___ Texto dado ___

Hoppe le grita a una nube
Alejandro Bongiovvani considera que Hans Herman-Hoppe parece menos molesto con el Estado que con la "decadencia moral", postura que estaría reñida con el liberalismo clásico y el movimiento libertario.
Hans Herman-Hoppe parece menos enojado contra el Estado que contra la “decadencia moral”. El Estado es malo porque atenta contra la “moral tradicional”. La propiedad privada sería la solución, no del Estado, sino de la podredumbre moral, que él llama “descivilización”. Veremos, a continuación, que en Hoppe hay también un Estado no tan malo y una propiedad privada no tan buena. La clave, aparentemente, sería si estos elementos ayudan o no a sostener su querida “moral tradicional”.

___ Material entregado ___

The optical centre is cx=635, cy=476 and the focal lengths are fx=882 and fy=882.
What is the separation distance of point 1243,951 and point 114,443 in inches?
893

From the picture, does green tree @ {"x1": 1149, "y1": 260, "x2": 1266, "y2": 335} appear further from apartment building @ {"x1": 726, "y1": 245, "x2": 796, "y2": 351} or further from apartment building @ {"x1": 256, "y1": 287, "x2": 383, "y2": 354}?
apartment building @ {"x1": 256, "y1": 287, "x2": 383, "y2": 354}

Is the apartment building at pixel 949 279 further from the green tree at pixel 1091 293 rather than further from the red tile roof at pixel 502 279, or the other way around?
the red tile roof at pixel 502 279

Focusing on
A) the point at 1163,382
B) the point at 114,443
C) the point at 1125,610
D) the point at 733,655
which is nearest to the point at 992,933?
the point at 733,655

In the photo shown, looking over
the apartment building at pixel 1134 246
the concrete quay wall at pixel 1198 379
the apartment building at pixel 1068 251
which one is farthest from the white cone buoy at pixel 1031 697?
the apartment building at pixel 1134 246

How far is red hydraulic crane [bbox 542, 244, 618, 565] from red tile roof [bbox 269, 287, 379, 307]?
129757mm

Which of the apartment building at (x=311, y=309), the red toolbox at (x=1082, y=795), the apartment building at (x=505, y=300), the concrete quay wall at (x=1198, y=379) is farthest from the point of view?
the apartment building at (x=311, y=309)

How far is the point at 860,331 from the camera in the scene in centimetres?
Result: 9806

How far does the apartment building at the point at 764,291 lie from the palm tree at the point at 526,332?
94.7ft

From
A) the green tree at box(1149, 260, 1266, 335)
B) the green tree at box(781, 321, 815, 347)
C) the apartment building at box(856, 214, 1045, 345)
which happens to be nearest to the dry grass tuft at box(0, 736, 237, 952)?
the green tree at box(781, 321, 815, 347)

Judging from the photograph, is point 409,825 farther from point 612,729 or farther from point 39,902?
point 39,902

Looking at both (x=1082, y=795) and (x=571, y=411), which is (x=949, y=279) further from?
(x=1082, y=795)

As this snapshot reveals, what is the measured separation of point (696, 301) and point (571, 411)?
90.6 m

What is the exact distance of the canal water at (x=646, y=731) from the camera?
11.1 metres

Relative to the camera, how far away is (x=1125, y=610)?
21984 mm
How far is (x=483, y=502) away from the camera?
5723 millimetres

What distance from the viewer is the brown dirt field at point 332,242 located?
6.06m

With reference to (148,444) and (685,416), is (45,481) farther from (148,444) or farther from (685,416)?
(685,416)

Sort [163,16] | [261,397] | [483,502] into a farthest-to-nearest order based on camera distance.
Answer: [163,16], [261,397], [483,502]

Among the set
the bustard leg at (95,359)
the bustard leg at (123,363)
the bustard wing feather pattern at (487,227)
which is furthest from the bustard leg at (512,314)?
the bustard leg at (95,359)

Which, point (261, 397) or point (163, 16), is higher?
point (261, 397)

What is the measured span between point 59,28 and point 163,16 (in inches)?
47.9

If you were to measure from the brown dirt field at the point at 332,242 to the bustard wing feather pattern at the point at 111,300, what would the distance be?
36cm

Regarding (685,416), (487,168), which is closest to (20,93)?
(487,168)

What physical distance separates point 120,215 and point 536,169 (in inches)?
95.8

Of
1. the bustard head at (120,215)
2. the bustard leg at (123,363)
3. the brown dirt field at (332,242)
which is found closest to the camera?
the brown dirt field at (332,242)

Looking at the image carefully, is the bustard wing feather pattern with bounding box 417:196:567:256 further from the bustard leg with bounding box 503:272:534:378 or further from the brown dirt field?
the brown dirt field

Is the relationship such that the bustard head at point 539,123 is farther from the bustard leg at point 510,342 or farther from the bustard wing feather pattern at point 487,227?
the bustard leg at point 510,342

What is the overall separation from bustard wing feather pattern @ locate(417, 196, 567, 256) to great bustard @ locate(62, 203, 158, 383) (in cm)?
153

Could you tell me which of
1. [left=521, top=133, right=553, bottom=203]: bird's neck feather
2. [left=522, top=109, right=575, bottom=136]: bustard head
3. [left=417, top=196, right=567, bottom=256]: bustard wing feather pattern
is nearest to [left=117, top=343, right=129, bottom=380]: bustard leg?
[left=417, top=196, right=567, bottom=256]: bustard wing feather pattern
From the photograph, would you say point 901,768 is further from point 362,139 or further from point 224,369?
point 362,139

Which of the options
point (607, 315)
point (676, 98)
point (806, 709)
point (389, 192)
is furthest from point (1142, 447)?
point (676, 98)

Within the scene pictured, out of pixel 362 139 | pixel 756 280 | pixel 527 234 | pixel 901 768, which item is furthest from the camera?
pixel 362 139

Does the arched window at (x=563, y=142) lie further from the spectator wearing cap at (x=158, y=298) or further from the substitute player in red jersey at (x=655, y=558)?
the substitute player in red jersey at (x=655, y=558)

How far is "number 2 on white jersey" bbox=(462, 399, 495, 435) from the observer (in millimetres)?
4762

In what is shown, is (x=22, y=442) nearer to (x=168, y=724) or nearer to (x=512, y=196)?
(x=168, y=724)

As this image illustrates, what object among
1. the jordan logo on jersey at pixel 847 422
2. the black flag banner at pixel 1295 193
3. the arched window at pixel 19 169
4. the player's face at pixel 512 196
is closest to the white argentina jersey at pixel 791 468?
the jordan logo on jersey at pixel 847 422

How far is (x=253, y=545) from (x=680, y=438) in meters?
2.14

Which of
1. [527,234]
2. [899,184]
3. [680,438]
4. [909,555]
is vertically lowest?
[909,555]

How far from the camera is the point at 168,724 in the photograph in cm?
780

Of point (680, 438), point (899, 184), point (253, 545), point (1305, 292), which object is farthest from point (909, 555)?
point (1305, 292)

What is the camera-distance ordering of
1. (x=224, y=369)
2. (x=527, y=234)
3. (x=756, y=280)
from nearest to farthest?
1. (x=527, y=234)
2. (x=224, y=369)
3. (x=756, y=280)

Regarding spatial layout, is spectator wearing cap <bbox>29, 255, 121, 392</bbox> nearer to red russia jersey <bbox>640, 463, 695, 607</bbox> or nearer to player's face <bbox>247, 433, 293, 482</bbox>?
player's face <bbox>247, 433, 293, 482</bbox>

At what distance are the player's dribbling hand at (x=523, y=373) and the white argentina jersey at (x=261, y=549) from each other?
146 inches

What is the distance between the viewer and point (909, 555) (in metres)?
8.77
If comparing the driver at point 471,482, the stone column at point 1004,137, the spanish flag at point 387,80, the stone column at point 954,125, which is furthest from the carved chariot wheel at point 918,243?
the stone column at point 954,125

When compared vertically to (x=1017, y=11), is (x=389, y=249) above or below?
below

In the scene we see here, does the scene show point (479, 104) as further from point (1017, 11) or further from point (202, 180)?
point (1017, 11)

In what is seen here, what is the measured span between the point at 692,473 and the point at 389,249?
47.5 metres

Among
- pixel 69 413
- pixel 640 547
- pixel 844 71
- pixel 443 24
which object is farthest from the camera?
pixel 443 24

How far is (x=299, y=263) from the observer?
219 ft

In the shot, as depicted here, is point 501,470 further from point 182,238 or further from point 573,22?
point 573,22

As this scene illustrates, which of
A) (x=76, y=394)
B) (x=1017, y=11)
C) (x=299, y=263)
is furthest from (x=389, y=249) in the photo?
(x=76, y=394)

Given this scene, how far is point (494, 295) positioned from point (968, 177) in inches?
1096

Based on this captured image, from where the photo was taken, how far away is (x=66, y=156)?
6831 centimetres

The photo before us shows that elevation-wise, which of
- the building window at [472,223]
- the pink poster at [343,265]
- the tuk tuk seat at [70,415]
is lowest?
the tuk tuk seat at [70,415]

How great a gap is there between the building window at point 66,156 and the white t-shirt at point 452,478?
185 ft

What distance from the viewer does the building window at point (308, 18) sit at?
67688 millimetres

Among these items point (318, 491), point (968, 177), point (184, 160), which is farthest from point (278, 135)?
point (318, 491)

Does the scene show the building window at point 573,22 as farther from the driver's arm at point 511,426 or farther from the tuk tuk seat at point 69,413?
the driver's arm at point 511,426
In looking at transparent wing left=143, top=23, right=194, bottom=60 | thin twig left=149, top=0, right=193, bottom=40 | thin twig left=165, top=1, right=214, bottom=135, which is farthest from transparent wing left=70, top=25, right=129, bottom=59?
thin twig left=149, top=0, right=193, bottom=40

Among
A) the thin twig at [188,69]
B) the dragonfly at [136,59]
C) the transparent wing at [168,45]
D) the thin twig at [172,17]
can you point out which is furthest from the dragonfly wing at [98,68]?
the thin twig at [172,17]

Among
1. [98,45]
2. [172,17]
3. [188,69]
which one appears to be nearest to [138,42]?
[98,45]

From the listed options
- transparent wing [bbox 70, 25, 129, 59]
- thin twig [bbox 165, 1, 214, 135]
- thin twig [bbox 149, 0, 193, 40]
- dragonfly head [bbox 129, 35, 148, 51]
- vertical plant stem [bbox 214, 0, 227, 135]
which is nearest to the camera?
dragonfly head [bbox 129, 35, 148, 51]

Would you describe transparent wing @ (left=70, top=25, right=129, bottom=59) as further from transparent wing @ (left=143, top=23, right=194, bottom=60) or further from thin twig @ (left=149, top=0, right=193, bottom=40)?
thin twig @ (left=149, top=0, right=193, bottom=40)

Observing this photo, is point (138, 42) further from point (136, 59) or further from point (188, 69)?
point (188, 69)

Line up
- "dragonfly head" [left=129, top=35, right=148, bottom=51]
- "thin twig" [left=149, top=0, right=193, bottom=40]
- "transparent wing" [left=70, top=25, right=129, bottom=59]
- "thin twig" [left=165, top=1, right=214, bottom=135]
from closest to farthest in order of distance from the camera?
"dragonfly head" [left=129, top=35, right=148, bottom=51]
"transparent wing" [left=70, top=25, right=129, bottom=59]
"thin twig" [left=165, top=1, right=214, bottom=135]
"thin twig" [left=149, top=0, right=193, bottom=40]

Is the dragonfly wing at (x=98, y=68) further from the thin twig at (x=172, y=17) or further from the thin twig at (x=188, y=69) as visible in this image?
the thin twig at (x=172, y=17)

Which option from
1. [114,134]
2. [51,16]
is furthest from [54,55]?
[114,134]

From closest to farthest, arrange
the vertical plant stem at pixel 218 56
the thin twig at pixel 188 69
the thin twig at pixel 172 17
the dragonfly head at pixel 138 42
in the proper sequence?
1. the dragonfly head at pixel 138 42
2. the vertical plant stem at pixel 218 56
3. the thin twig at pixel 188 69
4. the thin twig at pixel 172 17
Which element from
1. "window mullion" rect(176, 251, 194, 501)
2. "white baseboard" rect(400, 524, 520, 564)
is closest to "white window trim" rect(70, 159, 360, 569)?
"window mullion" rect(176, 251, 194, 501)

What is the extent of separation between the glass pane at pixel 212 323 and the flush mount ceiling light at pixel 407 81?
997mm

___

- **Lista de tareas**
**1)** Escribe tal cual, del texto sobre Hoppe, todo lo que va desde "Hoppe le grita" hasta "el movimiento libertario.".
**2)** Según el texto sobre Hoppe, ¿qué nombre le da él a la podredumbre moral?

- **Respuestas dadas**
**1)**
Hoppe le grita a una nube
Alejandro Bongiovvani considera que Hans Herman-Hoppe parece menos molesto con el Estado que con la "decadencia moral", postura que estaría reñida con el liberalismo clásico y el movimiento libertario.

**2)** La llama “descivilización”.